Manifestações por todo o país neste fim de semana coroaram o Julho das Pretas, agenda de ações contra o racismo e pelos direitos das mulheres negras. O mês foi escolhido por abrigar o Dia Internacional da Mulher Negra Latino-Americana, celebrado neste sábado (25).
Em todas as cidades, duas pautas estiveram no centro das discussões: a reparação pelas responsabilidades históricas do Estado e da sociedade na desigualdade; e o Bem Viver, modelo de sociedade que valoriza o cuidado, a ancestralidade e a coletividade, com o objetivo de alcançar a justiça social e a preservação da vida.
O pontapé foi dado pela Marcha das Mulheres Negras de Pernambuco, realizada na capital, Recife, na sexta-feira (24). As participantes se concentraram no parque Treze de Maio, de onde caminharam até o Pátio do Carmo, denunciando a sub-representação das mulheres negras nos espaços de poder.
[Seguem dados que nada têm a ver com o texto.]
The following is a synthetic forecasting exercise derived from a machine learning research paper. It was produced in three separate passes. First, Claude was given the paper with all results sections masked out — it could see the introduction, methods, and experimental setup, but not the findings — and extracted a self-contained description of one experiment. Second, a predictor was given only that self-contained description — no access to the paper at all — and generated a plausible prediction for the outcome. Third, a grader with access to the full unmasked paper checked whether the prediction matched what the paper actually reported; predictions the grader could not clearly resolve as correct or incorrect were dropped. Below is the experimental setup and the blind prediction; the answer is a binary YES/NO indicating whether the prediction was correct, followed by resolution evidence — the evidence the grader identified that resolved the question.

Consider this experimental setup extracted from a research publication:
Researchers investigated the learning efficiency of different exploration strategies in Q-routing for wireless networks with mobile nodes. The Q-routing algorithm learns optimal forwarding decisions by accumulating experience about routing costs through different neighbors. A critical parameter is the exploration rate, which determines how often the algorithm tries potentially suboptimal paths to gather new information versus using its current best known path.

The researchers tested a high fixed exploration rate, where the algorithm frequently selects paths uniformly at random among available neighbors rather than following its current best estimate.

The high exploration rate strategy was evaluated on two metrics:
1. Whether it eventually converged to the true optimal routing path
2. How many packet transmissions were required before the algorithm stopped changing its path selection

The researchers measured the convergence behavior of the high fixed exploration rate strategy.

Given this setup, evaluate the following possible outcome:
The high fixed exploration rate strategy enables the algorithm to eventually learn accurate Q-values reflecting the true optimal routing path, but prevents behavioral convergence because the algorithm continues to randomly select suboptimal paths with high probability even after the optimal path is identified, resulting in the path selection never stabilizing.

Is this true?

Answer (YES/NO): NO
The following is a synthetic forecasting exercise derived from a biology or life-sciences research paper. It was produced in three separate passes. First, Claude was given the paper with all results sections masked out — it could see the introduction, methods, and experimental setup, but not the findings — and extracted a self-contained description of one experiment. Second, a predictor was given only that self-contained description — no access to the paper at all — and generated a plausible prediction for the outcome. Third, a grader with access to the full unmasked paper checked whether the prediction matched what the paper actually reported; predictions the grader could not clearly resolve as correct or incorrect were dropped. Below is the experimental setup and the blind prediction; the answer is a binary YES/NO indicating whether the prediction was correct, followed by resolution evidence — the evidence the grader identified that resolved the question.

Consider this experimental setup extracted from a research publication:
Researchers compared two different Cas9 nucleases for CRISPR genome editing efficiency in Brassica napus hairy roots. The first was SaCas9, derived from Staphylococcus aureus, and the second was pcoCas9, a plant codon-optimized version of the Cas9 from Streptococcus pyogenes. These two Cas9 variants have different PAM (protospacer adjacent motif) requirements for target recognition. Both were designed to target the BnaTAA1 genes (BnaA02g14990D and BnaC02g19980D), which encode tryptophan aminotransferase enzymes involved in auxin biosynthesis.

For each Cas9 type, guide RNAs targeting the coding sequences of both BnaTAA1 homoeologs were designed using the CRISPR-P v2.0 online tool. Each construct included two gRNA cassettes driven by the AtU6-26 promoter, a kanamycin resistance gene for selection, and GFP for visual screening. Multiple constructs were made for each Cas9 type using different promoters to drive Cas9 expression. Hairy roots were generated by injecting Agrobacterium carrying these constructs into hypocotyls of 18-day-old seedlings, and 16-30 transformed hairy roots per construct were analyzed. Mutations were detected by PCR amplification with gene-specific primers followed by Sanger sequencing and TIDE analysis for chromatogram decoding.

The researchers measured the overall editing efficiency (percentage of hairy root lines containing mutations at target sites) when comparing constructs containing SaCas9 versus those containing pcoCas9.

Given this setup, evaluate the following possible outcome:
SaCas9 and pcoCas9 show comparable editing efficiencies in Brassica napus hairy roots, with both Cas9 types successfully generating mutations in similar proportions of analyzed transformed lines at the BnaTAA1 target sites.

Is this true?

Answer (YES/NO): NO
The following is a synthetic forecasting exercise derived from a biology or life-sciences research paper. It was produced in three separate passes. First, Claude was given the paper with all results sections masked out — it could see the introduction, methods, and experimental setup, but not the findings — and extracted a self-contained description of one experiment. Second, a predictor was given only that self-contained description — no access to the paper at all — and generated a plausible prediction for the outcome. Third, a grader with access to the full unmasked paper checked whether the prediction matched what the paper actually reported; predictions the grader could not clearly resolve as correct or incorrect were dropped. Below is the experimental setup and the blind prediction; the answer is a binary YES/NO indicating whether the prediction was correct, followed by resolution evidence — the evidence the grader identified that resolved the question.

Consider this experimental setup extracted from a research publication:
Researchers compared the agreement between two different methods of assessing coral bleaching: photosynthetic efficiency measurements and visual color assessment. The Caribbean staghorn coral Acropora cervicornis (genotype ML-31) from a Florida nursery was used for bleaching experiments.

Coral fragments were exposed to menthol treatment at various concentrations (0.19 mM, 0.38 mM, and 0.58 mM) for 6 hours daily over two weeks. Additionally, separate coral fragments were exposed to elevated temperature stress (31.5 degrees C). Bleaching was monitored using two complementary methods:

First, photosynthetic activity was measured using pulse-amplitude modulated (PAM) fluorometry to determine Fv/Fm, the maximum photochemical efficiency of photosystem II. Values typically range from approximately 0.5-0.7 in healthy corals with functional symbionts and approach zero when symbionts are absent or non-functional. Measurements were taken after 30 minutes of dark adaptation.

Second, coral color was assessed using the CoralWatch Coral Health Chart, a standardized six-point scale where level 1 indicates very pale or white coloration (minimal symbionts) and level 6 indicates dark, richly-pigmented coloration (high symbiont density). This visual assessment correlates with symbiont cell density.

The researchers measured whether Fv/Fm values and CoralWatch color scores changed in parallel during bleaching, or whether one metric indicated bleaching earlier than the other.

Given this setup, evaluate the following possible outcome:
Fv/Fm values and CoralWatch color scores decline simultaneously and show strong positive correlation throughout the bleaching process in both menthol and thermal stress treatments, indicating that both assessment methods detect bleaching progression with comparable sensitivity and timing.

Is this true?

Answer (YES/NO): NO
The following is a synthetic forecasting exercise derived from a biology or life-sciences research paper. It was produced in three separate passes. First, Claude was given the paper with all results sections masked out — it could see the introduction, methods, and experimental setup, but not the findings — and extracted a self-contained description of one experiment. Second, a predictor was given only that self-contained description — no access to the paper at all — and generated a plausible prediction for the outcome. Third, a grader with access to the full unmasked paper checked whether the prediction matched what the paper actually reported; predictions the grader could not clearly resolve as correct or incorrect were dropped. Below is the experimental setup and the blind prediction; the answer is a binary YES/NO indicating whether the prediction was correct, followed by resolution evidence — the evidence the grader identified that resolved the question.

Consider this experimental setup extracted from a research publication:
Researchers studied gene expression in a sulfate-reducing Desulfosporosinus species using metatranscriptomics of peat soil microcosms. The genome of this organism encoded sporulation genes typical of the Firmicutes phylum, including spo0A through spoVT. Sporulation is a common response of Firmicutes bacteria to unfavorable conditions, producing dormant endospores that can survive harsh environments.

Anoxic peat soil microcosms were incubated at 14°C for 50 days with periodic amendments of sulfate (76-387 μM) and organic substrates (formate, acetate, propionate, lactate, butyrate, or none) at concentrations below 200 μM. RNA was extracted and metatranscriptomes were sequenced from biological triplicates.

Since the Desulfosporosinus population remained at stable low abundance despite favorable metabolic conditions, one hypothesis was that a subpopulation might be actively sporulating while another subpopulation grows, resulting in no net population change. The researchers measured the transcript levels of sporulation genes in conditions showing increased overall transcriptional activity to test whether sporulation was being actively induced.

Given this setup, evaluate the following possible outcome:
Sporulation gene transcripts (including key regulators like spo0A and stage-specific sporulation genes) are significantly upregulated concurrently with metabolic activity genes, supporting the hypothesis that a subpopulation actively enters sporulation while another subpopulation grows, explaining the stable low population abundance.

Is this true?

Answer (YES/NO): NO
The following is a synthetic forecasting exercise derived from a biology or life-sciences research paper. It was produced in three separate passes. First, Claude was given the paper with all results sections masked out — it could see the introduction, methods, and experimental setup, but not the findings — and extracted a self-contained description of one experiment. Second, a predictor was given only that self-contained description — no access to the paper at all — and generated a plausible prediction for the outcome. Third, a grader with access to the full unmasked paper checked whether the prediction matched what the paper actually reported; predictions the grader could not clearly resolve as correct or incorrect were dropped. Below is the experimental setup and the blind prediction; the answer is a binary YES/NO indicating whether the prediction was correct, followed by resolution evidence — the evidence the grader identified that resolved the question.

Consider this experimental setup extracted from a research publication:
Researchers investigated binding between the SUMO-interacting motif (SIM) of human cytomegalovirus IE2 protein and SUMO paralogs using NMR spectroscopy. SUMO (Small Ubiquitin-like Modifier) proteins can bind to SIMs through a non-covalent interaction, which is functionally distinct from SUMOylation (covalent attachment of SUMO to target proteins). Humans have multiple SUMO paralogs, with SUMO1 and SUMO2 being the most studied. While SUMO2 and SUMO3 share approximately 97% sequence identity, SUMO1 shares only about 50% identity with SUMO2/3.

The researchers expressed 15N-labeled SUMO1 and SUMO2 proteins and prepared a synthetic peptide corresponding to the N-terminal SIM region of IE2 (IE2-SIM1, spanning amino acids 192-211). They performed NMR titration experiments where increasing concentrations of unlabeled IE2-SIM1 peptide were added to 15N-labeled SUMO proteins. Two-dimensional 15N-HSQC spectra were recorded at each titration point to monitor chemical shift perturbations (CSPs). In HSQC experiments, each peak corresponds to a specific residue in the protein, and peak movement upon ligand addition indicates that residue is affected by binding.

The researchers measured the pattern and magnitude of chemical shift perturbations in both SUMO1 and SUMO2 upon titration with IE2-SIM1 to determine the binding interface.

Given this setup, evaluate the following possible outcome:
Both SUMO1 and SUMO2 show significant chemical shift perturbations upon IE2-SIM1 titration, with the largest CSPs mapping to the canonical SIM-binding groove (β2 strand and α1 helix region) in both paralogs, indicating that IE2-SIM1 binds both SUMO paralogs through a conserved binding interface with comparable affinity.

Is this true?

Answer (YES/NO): YES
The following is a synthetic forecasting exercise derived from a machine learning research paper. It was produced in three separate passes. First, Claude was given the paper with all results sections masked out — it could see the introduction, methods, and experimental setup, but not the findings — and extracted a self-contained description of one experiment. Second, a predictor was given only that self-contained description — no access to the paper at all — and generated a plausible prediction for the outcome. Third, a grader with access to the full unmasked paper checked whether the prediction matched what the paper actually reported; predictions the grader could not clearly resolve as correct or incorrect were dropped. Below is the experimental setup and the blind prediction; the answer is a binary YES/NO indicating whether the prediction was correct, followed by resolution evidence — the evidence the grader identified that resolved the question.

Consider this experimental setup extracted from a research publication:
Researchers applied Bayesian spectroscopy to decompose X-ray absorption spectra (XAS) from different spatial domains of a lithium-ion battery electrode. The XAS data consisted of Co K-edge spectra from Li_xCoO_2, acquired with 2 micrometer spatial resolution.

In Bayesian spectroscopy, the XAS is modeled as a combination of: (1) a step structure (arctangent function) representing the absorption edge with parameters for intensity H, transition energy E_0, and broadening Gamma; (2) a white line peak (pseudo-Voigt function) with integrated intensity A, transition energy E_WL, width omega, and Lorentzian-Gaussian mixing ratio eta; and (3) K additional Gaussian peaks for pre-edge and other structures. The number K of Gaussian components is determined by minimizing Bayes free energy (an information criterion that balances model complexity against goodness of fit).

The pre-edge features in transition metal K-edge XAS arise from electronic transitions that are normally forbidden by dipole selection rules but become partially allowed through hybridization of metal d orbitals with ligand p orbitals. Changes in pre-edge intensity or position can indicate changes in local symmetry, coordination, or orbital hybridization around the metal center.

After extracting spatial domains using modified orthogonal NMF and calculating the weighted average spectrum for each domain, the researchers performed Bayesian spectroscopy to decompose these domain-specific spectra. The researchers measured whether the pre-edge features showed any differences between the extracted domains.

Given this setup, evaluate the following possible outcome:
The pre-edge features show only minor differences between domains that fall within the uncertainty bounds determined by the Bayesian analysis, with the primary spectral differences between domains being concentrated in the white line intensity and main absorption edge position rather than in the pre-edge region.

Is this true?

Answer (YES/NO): NO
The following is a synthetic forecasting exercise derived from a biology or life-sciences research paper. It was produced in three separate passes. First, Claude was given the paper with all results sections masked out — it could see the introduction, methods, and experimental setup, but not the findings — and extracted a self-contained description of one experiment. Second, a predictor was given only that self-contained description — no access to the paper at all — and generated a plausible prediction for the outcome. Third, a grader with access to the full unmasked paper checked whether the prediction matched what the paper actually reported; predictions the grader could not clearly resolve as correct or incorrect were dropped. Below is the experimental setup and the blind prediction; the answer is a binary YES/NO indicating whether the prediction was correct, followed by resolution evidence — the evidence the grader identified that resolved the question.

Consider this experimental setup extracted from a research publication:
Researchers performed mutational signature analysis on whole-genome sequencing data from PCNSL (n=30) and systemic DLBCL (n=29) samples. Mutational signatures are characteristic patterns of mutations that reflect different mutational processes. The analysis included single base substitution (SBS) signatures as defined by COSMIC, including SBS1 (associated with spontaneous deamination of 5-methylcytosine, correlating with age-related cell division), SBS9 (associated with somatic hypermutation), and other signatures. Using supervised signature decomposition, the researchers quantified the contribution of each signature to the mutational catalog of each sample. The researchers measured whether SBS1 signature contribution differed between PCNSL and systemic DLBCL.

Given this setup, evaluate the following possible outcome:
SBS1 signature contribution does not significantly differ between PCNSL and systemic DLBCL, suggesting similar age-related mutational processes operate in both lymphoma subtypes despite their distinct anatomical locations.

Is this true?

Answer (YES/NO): NO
No sábado (25), atos foram realizados em pelo menos três capitais. Em Belo Horizonte (MG), as participantes também homenagearam os 12 anos da Associação de Trabalhadoras Domésticas Tereza de Benguela, que atua na capital mineira, em defesa dessa categoria, composta majoritariamente por mulheres negras.
Em Belém (PA), a marcha saiu em sua 11ª edição ao redor da Praça da República, no Centro. De acordo com Flávia Vieira, uma das organizadoras do evento, a escolha do local não foi aleatória, já que parte da praça foi erguida sobre um cemitério de pessoas escravizadas.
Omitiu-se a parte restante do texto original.